Sehingga dapat disimpulkan bahwa penyebutan nama Purwokerto sebenarnya merupakan sebuah kecelakaan dan keterpaksaan, karena terdapat pula nama sebuah kota di Jawa Barat (Purwakarta). Walau demikian, perihal penyebutan tersebut tidak akan mengubah fakta sejarah bahwa kota Purwokerto itu sendiri.
Kota lama Purwokerto berada di sebelah utara Pasar Wage. Waktu itu, kediaman bupati berada di bangunan yang sekarang menjadi Kelenteng.
Sementara, ketika itu Pasar Wage adalah alun-alunnya.
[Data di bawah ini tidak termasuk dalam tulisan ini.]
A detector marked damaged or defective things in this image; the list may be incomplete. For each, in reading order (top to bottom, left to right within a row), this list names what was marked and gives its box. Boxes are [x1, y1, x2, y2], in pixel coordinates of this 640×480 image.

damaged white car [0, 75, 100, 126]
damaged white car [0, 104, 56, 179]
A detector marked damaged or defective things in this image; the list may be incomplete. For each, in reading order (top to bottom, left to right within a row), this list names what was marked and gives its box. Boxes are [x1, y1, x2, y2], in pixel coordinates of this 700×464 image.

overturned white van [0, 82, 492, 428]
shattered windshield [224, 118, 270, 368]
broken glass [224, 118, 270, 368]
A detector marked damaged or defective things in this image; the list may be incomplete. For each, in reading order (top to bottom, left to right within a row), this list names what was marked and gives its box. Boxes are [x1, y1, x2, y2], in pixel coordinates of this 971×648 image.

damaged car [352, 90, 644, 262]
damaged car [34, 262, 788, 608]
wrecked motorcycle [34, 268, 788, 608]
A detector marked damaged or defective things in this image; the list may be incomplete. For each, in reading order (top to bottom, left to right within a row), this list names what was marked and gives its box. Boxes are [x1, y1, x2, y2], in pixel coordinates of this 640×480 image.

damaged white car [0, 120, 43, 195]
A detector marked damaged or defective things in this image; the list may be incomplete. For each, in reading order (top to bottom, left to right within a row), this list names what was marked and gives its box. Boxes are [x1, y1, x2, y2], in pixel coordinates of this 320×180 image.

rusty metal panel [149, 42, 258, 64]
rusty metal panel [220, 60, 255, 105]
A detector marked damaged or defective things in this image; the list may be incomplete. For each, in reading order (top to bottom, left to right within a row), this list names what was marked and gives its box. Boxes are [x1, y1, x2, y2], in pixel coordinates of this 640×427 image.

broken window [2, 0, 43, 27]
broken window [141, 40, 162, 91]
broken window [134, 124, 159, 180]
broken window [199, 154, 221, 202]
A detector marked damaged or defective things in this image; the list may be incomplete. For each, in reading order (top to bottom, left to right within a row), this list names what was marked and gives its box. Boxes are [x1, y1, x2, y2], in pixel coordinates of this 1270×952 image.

Sebelah barat Alun-alun terdapat masjid dan kauman lama.
Cerita tutur yang mendekati kepastian muncul saat ibu kota Kabupaten Ajibarang dipindahkan ke Desa Paguwon pada tahun 1832 karena Ajibarang diterpa angin topan selama 40 hari 40 malam.
2. Penamaan seorang tokoh
Legenda penamaan Purwokerto salah satu versi lainnya berasal dari seorang tokoh pendatang. Dia bernama Kiai Kartisara. Ia merupakan tokoh Geger Pecina di Kartasura. Kartisara mengusulkan nama Purwakerta. Kartisara sendiri memiliki seorang putra bernama Kendang Gemulung yang memiliki peguron atau tempat berguru. Seiring dengan waktu peguron berubah menjadi Peguwon.
Tetapi, Prof Sugeng Priyadi menilai mengatakan bahwa penafsiran legenda tersebut kurang memahami bahwa di Banyumas terdapat kerajaan bawahan Majapahit. Kerajaan bawahan Majapahit bernama Paguwan atau Peguwon. Dalam teks-teks Babad Banyumas disebut Kadipaten Wirasaba.
Penamaan Purwokerto diambil dari peninggalan sejarah berupa gugusan batu yang diberi nama “Makam Astana Dhuwur Mbah Karta” di Arcawinangun, Kecamatan Purwokerto Timur. Gugusan batu itu merupakan reruntuhan bangunan candi yang dimanfaatkan untuk pembangunan bendungan Sungai Pelus.
Peninggalan tersebut merupakan peninggalan dari Kerajaan Pasirluhur. Kata Karta berasal dari Mbah Kerta atau sesungguhnya Karti yang menunjuk pada Kiai Kartisura.